Locally, we're pretty down on naive inlining.  I think there are some
cases where it pays, but they are much rarer than imagined.  So, here's a
list of reasons not to inline:

Code growth

	Replicating procedure bodies in many places.
	Can have bad effects on paging, TLB, I-Cache.
	(however, may improve locality sometimes.)

	Hurts compile-time, since optimizers are pretty
	sensitive to code size.


Register pressure

	Call sites are natural places to spill lots of registers.
	Register allocators are rarely able to achieve the same efficiency.


Massive recompilation

	When you edit an inlined routine, you've got to recompile
	everyone that calls the routine.  On big programs (say an OS
	or perhaps a reservor simulator), this is a Bad Thing.
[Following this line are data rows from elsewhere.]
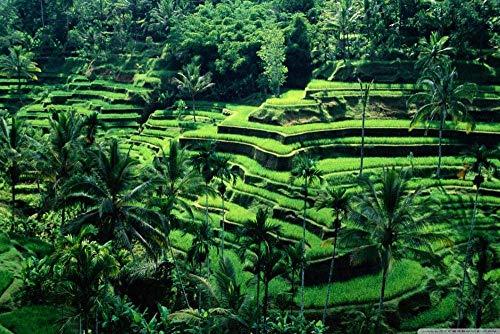 zhangkk 1000 Pezzi Jigsaw Puzzle Bali Indonesia Gioco di Abilità per Tutta La Famiglia, Gioco di Posa Colorato, Puzzle per Adulti da 14 Anni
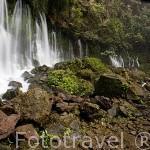 Cascada Chorros de La Calera, cerca de la población de JUAYUA. Ruta de las Flores. El Salvador. Centro américa.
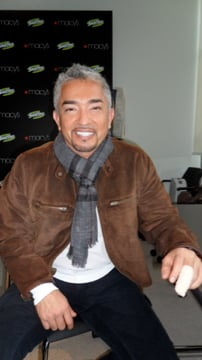 Cesar Millan and Advice For Dogs and Company and Jumping on Strangers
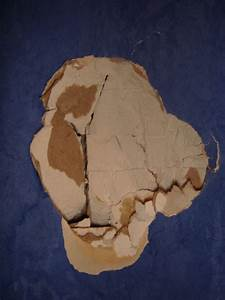 Reboucher Trou Mur Placo : reboucher un trou dans un mur en placo avec le vide derriere ~ Melissatoandfro.com Idées de Décoration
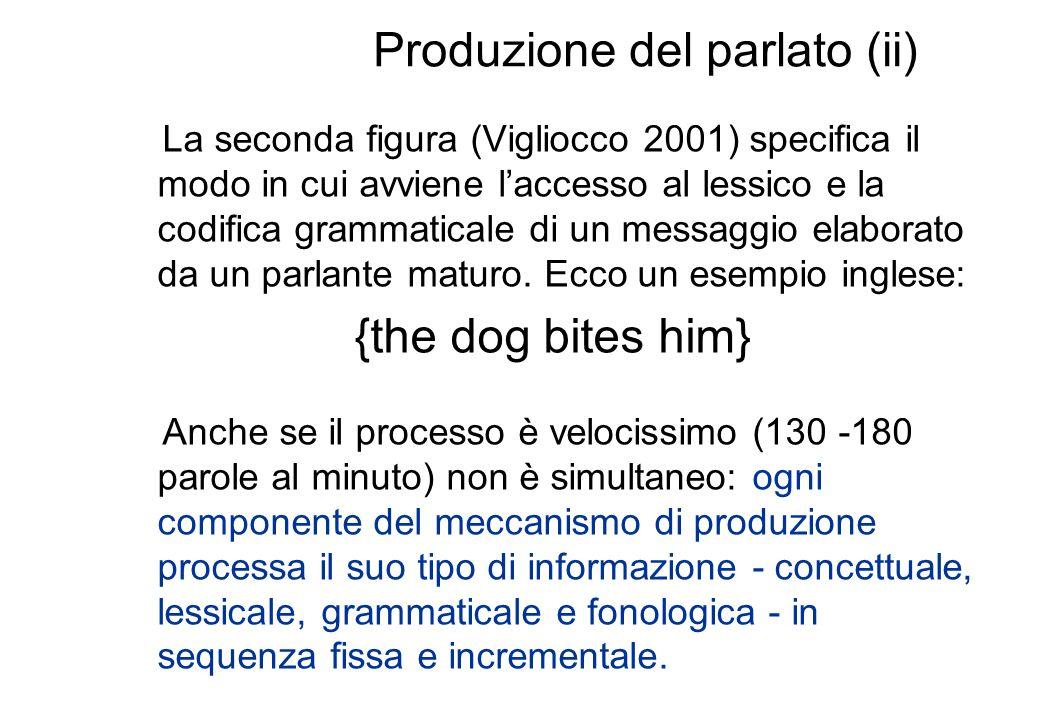 Produzione del parlato (ii)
	People sometimes argue that the inlining is only done at the last
	second, after code has been debugged.  I don't think this is
	a good argument.  Code is always being debugged, especially the
	big things, like OS's.  Further, big programs take a lot of
	performance tuning, usually done with full optimization.

	Surely everyone knows not to do initial development
	with the optimizer turned on?


Inlining isn't as good as interprocedural analysis

	Interprocedural analysis can track across the entire program,
	including loops in the call graph (recursion).  Inlining
	only gets effects on procedures actually inlined.

	Imagine a huge program, with many constant parameters set by the
	main routine.  Interprocedural constant propagation will get
	these constant all through the code; inlining won't get anything
	unless it's inlined into the main routine.


Inlining is ineffective

	We've tried lots of experiments, with a variety of code
	on a variety of machines (scalar, vector, parallel, RISC, and CISC).
	Sometimes we manage a 20% improvement.
	Sometimes we degrade by up to 20%.  Usually, there's only
	a fractional change one way or another.
	It's very difficult to predict when it will pay off.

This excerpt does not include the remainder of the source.